Available data
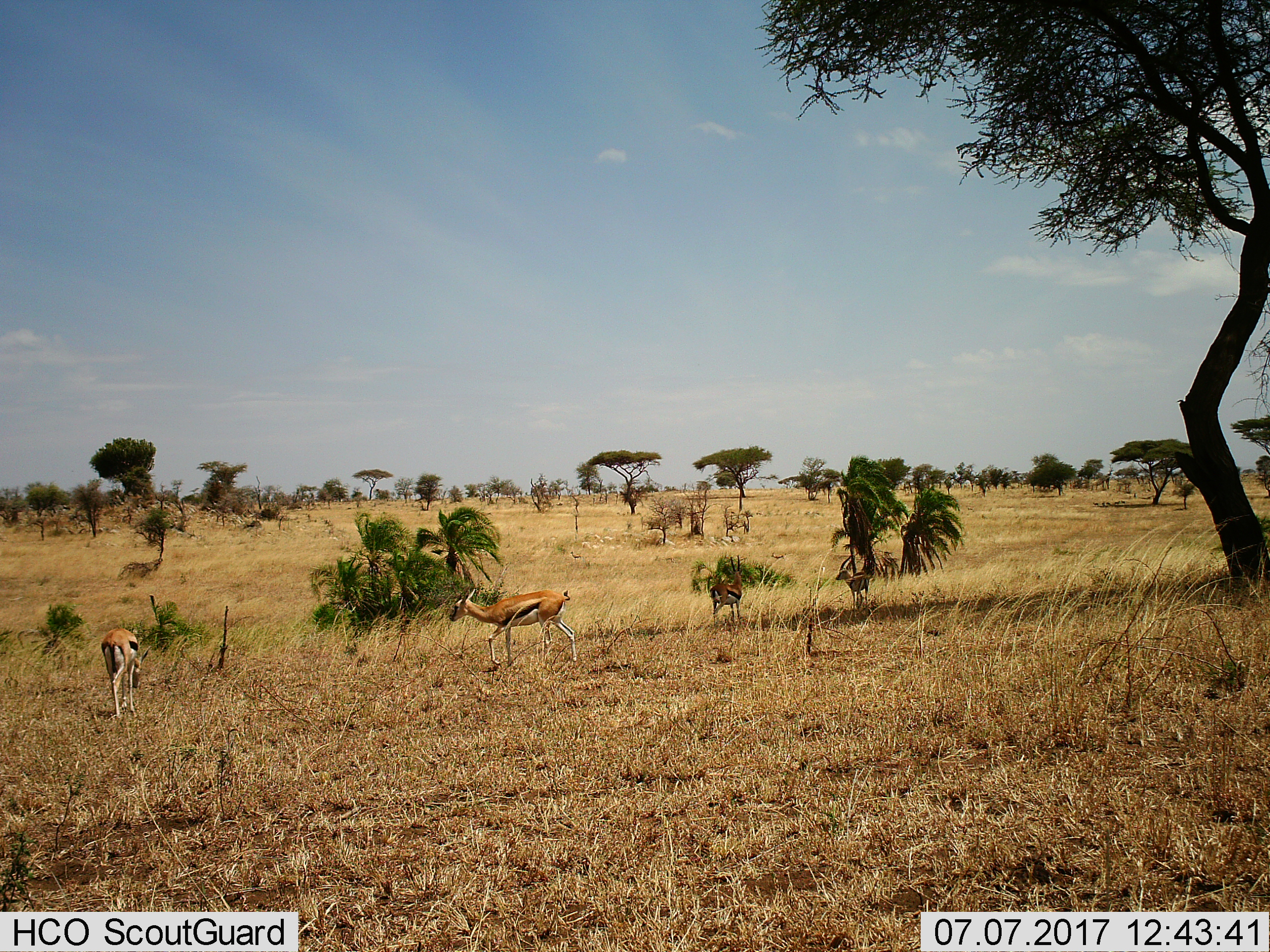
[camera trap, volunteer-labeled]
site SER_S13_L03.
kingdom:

What you should do
Please return the full listing word for word, but without any pictures.

Problem solution
[camera trap, volunteer-labeled]
site SER_S13_L03.
kingdom:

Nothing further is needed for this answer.